A white red plastic box labeled Human Organ for Transplant

Portugal recorded around a thousand organ transplants in 2023, the highest number ever recorded in the country, Health Minister Manuel Pizarro announced today.

“The figures are still preliminary and very positive. In 2023, there will have been 966 transplanted organs and this is, in fact, the highest number ever, far surpassing the previous year’s figure and the previous record, which was set in 2009,” he said.

At the end of the opening session of the 2nd National Organ Donation Days, which are taking place today in Coimbra, Manuel Pizarro alluded to the fact that organ transplantation is limited to the availability of organs that can be transplanted.

“We usually harvest organs from deceased donors, we also harvest from living donors, but obviously this is an activity that will always be limited. We’re talking above all about kidney donation and, in some very specific cases, liver donation,” he added.

Speaking to journalists, the government official, who is also a doctor, alluded to the possibility of increasing organ harvesting from patients who are in cardiac arrest.

“During a certain period of cardiorespiratory arrest, it will still be possible to harvest viable organs. This requires a great deal of sophistication in the organization of hospitals, but it also requires adapting the legal framework so that, with all the ethical guarantees in relation to the people concerned, it is possible to obtain these organs that can save lives,” he said.

Speaking at the opening of the II National Organ Donation Days, Maria Antónia Escoval, president of the board of the Portuguese Blood and Transplant Institute, said that 966 organs had been transplanted and 1,060 harvested.

“It’s the best time series in terms of kidneys, deceased donors and living donors, lungs and pancreas,” she said.

According to Maria Antónia Escoval, this is preliminary data, which should be published at the end of April, beginning of May.

The II National Organ Donation Days on the theme of “More Organs… more transplantation” are being promoted by the Intensive Care Medicine Service of the Coimbra Local Health Unit (CHUC), in partnership with the CHUC Organ Harvesting and Coordination Office.

# REQUIRED WORK:
a – Answer the following about the article on Portugal's organ transplants:
(i) In which year was the previous record for transplanted organs set?
(ii) In which city are the 2nd National Organ Donation Days taking place?
(iii) According to Maria Antónia Escoval, how many organs were harvested?
b – Quote the article on Portugal's organ transplants between "A white red" and "Pizarro announced today.", inclusive.

# SUPPLIED DATA:
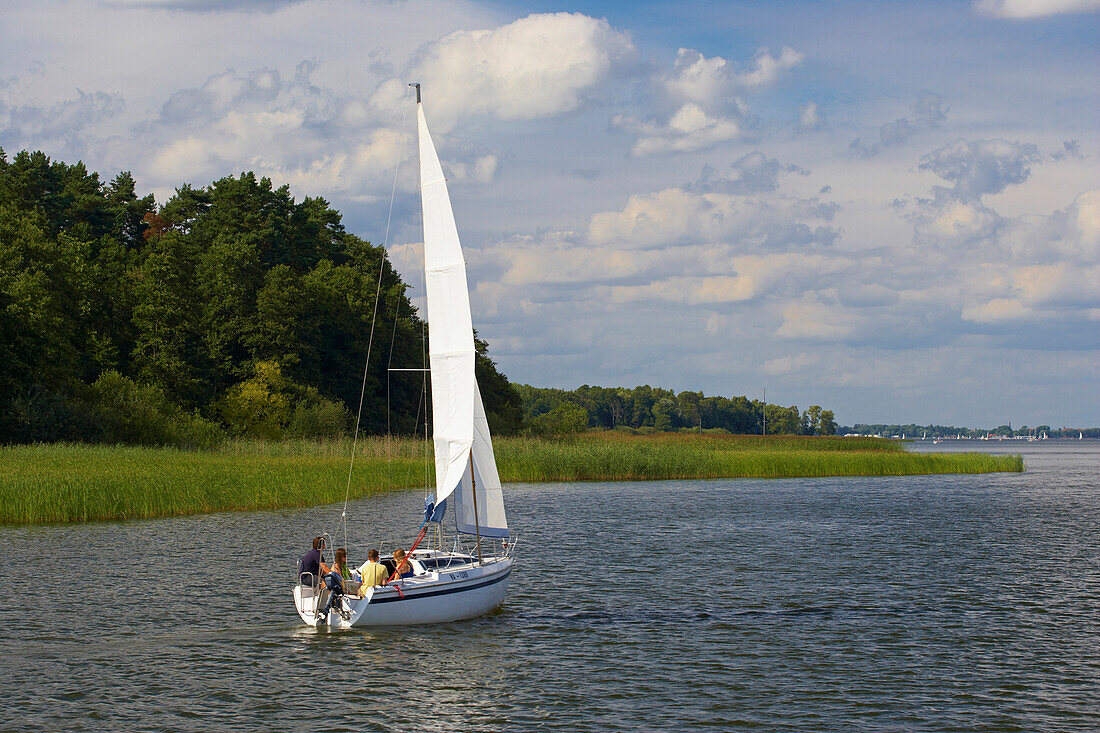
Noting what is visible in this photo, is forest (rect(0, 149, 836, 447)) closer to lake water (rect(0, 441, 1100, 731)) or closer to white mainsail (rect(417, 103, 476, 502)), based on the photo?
lake water (rect(0, 441, 1100, 731))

# SOLUTIONS TO THE EXERCISE:
a –
(i) 2009
(ii) Coimbra
(iii) 1,060

b –
A white red plastic box labeled Human Organ for Transplant

Portugal recorded around a thousand organ transplants in 2023, the highest number ever recorded in the country, Health Minister Manuel Pizarro announced today.